EXERCISE:
Reproduce word for word the rows below, beginning with the line that contains "this 700×1515 image." and stopping after the line that contains "crack in concrete [306, 189, 400, 348]".
>> Start THE DATA
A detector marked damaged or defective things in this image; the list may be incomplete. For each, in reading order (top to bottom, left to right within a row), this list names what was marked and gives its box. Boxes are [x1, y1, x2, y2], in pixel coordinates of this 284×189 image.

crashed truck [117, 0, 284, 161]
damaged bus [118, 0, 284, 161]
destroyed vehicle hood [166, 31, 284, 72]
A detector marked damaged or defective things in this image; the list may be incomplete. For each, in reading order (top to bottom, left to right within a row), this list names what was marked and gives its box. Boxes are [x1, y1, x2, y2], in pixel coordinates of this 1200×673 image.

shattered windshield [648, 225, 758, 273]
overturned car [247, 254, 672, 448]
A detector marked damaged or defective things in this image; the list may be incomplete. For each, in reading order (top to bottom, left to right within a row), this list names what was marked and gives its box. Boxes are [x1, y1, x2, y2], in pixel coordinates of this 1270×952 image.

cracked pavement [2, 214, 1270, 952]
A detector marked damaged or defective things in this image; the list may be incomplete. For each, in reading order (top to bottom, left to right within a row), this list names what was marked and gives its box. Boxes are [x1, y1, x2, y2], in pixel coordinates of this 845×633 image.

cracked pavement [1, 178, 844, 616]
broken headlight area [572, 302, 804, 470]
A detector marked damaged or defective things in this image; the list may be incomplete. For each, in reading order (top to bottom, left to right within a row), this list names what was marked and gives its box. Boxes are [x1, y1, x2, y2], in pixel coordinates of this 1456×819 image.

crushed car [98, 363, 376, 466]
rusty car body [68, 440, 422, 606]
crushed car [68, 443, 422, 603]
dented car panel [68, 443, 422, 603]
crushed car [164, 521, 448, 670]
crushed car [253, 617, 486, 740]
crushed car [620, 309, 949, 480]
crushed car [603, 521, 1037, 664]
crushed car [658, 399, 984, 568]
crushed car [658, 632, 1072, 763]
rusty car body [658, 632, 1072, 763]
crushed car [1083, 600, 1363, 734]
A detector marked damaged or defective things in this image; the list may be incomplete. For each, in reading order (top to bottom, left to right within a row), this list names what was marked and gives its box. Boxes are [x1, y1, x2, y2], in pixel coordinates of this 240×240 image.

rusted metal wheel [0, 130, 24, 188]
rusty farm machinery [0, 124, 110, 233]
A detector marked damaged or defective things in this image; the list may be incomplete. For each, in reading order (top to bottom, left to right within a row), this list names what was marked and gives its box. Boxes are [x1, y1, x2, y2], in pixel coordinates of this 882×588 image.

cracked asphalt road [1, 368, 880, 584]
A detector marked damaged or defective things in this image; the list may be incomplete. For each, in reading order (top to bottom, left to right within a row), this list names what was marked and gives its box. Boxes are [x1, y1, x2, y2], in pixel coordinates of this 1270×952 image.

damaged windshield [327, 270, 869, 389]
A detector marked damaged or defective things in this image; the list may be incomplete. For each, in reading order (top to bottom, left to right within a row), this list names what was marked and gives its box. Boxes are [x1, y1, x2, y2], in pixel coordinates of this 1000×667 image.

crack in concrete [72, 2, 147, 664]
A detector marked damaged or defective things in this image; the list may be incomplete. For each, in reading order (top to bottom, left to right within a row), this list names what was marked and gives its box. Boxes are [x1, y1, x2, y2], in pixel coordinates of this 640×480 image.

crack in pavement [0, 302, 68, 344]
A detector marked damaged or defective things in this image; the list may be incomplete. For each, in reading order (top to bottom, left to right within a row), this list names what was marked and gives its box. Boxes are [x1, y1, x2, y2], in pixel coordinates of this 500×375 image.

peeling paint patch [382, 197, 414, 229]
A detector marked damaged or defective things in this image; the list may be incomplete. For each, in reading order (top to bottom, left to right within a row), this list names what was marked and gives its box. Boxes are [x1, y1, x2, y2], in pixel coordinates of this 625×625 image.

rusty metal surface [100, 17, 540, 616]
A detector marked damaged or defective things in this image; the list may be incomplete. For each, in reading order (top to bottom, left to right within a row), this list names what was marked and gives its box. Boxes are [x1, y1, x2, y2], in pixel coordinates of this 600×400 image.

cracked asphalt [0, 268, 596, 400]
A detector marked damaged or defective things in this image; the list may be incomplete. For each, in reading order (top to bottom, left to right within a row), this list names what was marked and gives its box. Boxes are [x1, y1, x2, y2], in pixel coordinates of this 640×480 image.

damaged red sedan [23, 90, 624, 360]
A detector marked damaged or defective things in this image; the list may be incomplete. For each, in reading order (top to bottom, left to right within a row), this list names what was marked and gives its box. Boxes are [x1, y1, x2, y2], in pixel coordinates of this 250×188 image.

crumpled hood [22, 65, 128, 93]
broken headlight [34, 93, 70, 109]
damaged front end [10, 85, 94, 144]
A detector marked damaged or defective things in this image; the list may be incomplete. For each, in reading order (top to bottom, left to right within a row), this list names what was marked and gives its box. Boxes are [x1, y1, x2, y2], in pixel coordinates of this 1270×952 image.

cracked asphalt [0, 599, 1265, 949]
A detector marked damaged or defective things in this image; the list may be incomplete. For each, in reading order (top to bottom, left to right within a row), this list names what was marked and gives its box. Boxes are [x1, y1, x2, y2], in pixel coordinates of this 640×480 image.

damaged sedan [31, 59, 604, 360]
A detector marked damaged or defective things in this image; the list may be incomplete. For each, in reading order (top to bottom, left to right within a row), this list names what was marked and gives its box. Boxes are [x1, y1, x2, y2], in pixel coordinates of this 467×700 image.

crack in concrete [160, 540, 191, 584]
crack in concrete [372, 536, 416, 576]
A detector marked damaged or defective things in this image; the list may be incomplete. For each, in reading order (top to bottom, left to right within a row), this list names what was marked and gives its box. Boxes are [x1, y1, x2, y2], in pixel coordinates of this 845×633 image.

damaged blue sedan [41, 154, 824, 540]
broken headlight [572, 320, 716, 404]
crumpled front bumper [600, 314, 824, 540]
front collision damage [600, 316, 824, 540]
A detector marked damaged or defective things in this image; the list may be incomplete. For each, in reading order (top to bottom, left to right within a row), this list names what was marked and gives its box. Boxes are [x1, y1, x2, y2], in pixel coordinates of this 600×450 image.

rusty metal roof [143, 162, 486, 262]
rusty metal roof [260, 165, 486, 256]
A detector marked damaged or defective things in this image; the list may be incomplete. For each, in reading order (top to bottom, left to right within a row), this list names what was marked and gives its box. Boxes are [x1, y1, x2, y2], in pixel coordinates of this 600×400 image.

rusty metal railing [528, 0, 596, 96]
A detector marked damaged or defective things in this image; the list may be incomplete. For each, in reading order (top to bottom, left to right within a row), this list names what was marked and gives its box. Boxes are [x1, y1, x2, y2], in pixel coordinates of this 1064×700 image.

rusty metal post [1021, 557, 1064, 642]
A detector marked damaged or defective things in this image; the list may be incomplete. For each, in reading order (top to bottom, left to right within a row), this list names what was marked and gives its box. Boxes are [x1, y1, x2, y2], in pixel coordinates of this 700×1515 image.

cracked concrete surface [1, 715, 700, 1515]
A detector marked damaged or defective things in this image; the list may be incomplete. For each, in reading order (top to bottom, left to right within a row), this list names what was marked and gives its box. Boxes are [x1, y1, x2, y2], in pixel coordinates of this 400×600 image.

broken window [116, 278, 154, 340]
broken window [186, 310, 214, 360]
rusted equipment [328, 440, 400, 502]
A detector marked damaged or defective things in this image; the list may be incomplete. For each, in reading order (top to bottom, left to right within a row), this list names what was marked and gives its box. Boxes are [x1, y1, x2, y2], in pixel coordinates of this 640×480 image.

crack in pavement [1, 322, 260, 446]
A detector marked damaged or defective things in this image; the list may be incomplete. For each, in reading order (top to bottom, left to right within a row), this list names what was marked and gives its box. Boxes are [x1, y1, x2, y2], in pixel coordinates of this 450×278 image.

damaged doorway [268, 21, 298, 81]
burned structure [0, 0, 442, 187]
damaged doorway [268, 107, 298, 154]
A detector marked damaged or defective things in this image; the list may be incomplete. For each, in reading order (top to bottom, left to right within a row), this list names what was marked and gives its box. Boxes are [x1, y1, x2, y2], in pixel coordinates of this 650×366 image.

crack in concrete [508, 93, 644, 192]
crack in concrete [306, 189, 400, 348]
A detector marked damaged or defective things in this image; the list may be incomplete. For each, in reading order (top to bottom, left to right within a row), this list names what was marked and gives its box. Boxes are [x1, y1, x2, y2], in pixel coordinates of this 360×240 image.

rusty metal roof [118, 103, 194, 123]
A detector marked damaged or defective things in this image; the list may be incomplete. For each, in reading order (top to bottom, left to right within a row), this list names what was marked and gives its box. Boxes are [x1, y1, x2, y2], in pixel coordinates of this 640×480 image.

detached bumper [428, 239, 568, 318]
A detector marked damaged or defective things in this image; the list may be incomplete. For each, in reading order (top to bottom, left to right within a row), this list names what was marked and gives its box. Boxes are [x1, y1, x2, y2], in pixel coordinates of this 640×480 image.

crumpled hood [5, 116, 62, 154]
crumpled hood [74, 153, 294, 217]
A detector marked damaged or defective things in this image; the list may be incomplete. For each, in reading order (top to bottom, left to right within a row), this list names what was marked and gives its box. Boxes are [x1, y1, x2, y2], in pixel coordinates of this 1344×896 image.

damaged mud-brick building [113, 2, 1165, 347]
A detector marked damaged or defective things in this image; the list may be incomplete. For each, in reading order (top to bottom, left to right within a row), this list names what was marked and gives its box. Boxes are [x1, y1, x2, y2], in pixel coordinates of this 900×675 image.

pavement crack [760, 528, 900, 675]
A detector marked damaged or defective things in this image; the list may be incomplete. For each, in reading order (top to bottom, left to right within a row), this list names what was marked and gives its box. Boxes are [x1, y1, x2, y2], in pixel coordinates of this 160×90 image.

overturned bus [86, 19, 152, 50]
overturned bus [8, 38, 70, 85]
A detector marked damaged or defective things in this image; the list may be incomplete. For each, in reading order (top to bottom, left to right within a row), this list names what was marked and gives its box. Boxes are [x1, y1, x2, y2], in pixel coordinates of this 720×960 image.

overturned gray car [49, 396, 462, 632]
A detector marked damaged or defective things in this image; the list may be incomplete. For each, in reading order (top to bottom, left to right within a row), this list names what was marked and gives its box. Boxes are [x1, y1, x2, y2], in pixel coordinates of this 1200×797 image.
>> End THE DATA
SOLUTION TO THE PROBLEM:
A detector marked damaged or defective things in this image; the list may be incomplete. For each, in reading order (top to bottom, left to right within a row), this list names what was marked and gives its box. Boxes are [x1, y1, x2, y2], in pixel coordinates of this 700×1515 image.

cracked concrete surface [1, 715, 700, 1515]
A detector marked damaged or defective things in this image; the list may be incomplete. For each, in reading order (top to bottom, left to right within a row), this list names what was marked and gives its box. Boxes are [x1, y1, x2, y2], in pixel coordinates of this 400×600 image.

broken window [116, 278, 154, 340]
broken window [186, 310, 214, 360]
rusted equipment [328, 440, 400, 502]
A detector marked damaged or defective things in this image; the list may be incomplete. For each, in reading order (top to bottom, left to right within a row), this list names what was marked and gives its box. Boxes are [x1, y1, x2, y2], in pixel coordinates of this 640×480 image.

crack in pavement [1, 322, 260, 446]
A detector marked damaged or defective things in this image; the list may be incomplete. For each, in reading order (top to bottom, left to right within a row), this list names what was marked and gives its box. Boxes are [x1, y1, x2, y2], in pixel coordinates of this 450×278 image.

damaged doorway [268, 21, 298, 81]
burned structure [0, 0, 442, 187]
damaged doorway [268, 107, 298, 154]
A detector marked damaged or defective things in this image; the list may be incomplete. For each, in reading order (top to bottom, left to right within a row), this list names what was marked and gives its box. Boxes are [x1, y1, x2, y2], in pixel coordinates of this 650×366 image.

crack in concrete [508, 93, 644, 192]
crack in concrete [306, 189, 400, 348]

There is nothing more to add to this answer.